As you’re ready, shift your focus to the year ahead. What can you do to treat yourself with more compassion and acceptance? How can you be more mindful, more aware of your internal experience—your thoughts, feelings, and bodily sensations? These are the main ingredients of health and wellness. A happy and healthy life starts with mindfulness. An unhealthy relationship with food is about mindlessness, which involves being so caught up in thoughts and feelings that we’re not noticing that we’re experiencing them.
A healthy relationship with food is moderate, and based in meeting our needs for nourishment, physically and socially. Anything extreme or obsessive is not healthy. An extreme focus on eating “clean” or “healthy” foods is not healthy, just as a steady diet of highly refined, processed foods is not. Any type of eating that’s intended to push away painful emotions or reduce anxiety is not healthy.
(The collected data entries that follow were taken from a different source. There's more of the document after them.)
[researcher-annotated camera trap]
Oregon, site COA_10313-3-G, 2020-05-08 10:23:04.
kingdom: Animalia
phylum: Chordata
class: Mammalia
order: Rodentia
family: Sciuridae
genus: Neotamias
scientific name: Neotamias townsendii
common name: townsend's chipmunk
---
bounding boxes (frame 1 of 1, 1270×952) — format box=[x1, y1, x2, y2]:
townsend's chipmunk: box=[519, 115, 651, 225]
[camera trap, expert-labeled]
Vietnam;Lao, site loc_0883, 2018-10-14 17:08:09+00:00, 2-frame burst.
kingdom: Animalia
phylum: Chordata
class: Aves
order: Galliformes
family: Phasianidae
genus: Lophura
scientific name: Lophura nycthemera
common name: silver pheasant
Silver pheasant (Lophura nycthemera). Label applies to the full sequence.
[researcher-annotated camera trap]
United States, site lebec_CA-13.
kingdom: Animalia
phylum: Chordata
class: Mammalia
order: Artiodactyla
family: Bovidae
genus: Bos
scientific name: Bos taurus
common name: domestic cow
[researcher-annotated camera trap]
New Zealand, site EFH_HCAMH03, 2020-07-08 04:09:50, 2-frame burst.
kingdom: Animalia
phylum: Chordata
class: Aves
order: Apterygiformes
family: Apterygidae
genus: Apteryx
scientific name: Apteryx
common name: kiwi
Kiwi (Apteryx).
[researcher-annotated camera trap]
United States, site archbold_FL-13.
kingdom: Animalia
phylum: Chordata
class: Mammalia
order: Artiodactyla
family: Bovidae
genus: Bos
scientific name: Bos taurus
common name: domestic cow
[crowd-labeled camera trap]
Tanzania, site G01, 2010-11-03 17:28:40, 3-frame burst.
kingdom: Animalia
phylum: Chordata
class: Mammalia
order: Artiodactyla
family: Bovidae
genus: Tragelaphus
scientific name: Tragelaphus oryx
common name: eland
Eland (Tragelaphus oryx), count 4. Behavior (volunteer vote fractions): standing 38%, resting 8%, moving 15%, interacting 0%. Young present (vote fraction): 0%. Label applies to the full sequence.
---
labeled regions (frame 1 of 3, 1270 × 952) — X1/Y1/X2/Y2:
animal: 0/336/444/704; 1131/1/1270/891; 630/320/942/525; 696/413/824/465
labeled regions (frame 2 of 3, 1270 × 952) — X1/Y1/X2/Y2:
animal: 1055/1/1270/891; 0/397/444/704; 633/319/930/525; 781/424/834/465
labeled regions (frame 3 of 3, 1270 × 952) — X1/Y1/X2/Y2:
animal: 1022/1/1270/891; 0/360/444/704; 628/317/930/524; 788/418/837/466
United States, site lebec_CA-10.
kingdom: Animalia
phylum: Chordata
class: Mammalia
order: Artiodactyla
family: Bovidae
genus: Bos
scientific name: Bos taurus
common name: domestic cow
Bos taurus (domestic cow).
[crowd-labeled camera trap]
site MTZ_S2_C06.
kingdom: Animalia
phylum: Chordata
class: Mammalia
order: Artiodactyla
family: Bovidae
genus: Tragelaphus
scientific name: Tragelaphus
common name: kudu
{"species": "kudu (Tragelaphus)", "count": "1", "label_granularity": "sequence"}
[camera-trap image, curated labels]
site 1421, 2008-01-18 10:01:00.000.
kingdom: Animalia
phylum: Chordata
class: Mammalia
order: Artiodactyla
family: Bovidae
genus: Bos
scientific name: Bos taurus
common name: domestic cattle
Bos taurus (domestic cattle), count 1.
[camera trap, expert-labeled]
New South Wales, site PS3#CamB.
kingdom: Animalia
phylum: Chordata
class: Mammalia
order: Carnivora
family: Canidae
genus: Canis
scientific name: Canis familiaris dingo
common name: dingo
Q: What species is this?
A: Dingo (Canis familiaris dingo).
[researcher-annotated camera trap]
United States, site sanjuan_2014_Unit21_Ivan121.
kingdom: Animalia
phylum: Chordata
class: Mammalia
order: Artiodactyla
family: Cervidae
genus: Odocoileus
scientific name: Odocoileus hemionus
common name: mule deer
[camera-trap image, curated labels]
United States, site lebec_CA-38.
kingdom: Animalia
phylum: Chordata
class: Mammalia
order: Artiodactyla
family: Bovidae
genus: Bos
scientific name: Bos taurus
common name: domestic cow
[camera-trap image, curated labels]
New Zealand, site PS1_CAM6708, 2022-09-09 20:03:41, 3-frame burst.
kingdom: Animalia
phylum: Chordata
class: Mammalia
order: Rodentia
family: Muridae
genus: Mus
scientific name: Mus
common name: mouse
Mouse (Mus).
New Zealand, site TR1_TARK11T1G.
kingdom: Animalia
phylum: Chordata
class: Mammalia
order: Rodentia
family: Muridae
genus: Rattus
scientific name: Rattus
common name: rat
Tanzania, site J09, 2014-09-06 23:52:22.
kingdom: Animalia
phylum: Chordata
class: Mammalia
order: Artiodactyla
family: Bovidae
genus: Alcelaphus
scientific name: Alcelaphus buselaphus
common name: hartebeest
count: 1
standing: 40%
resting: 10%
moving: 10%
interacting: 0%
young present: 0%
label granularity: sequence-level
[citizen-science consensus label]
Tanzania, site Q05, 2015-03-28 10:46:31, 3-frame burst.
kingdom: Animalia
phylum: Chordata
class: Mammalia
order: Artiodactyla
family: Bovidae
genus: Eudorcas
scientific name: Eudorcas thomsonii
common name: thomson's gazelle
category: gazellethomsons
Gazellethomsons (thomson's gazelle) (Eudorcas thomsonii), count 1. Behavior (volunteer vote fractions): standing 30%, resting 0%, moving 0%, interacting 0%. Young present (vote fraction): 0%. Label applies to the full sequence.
A relaxed relationship with food that is based not in changing the size, shape, or weight of our body, but rather in supporting our bodies’ health and fitness, is healthy. A healthy relationship with exercise is one that is not compulsive, not designed to burn off what you’ve eaten or make you feel better about eating, but to support your body’s health. This means being able to rest as needed, as well as to move regularly but not rigidly.
Toward this end, I encourage you to make resolutions not to lose weight, but instead to be more mindful: to eat mindfully, to live mindfully, and be present to yourself so you can tend to your body and spirit with food and movement.
Why do I say spirit? Let me circle back around to the idea of your relationship with yourself. Just who is relating to whom here? I believe there is a place inside each of us that is, by its nature, centered, compassionate, accepting, nonjudgmental, and intuitive. I believe we each have within us an innate energy that moves us toward growth and healing; that intangible thing that is our spirit. I believe that accessing the first place inside of ourselves, and regarding our thoughts, our emotions, our physical sensations, from this place, connects us to our spirit. And I believe that actions that support our physical well-being, if undertaken by that place at our center, support our spirit as well.
So, write, draw, or make a collage or sculpture of what you want to create for yourself in 2015. What steps can you take toward living day to day from that place inside that seeks to be present, engaged, self-accepting, and feeling the full range of emotions that humans are blessed with? When you’ve determined that, start taking them.
Best wishes for a mindful and rewarding year!